“Intervista” L.Gallino: Flessibilità boomerang

02/09/2004


          venerdì 27 agosto 2004
        ECONOMIA
         
        Flessibilità boomerang
        La legge Biagi è un flop. Il lavoro precario non conviene nemmeno alle imprese. Per far funzionare bene il capitalismo servono lavoratori non stressati. Che abbiano la forza contrattuale di dire qualche no
        colloquio con Luciano Gallino

         
        di Paolo Forcellini
         
        Salari più bassi, lavoro più duro, maggiore precarietà e minore occupazione.

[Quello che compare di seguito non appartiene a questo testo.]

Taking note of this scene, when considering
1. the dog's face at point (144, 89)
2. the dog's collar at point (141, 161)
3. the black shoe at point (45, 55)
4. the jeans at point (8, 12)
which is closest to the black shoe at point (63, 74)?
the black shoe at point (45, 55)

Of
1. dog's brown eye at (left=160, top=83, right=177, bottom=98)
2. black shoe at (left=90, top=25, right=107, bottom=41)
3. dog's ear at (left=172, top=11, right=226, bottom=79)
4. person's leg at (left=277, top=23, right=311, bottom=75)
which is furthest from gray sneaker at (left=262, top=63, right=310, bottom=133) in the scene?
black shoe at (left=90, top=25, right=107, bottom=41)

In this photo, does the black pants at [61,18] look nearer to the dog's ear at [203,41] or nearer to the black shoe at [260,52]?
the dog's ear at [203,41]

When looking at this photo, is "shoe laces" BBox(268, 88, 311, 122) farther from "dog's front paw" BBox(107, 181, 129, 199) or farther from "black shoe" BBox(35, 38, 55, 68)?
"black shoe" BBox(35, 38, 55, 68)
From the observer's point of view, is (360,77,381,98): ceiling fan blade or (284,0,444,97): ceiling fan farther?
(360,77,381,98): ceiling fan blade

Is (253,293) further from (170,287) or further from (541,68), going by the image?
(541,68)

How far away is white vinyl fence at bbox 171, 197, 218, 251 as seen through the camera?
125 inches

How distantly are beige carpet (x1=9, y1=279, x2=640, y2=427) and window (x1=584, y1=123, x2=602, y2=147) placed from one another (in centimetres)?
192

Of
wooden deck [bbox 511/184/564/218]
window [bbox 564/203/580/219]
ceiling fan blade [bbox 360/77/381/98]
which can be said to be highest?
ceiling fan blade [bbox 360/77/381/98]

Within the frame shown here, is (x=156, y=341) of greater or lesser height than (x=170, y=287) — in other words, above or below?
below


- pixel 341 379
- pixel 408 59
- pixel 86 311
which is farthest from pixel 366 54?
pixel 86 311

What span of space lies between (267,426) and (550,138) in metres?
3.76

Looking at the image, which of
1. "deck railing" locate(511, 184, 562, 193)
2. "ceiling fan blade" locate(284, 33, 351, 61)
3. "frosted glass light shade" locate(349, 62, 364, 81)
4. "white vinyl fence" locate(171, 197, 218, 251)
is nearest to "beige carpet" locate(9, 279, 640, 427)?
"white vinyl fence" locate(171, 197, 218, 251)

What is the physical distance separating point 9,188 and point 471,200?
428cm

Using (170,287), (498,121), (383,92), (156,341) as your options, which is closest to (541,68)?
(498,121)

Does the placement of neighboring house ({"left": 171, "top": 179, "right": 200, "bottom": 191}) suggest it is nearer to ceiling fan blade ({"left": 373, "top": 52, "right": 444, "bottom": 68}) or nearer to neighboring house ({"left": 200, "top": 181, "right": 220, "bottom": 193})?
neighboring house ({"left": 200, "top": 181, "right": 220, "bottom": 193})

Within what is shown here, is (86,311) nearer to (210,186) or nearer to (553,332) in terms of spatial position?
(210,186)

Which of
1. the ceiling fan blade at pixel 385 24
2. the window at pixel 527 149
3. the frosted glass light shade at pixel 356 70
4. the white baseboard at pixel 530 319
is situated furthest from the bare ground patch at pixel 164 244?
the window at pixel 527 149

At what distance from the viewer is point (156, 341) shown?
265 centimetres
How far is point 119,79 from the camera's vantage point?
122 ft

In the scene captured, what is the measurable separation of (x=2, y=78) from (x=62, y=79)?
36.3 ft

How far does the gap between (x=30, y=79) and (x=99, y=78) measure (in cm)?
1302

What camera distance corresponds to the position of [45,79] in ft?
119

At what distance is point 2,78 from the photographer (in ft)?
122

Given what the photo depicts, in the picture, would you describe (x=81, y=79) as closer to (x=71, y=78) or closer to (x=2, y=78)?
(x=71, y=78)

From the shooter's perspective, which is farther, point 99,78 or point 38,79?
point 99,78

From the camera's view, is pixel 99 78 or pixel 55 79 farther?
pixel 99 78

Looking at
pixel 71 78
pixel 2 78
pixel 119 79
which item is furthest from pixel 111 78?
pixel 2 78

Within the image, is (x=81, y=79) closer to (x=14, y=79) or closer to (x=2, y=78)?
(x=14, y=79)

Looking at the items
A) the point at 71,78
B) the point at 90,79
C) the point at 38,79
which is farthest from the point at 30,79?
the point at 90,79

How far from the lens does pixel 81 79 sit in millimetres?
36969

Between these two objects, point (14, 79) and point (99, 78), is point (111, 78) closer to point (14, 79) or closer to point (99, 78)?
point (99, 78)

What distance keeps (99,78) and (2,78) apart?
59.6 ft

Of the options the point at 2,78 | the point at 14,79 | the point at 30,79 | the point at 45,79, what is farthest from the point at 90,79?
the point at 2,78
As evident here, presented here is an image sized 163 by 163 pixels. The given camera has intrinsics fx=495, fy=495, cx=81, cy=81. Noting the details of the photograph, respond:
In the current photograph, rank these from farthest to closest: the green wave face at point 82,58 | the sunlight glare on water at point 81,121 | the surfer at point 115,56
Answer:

Sembrano trend comuni a tutti i paesi industrializzati: dagli Stati Uniti, dove più della metà dei posti di lavoro creati dalla fine della recessione sono a tempo parziale e la metà di quelli persi durante la recessione sono ‘strutturali’, cioè eliminati permanentemente, alla Germania, dove si riduce la quota dei salari sul prodotto nazionale. Fino alla Francia, dove la settimana di 35 ore viene rimessa in discussione. Di questi argomenti ‘L’espresso’ ha parlato con Luciano Gallino, docente di Sociologia a Torino e grande esperto dei problemi connessi all’impatto delle tecnologie sul mercato del lavoro.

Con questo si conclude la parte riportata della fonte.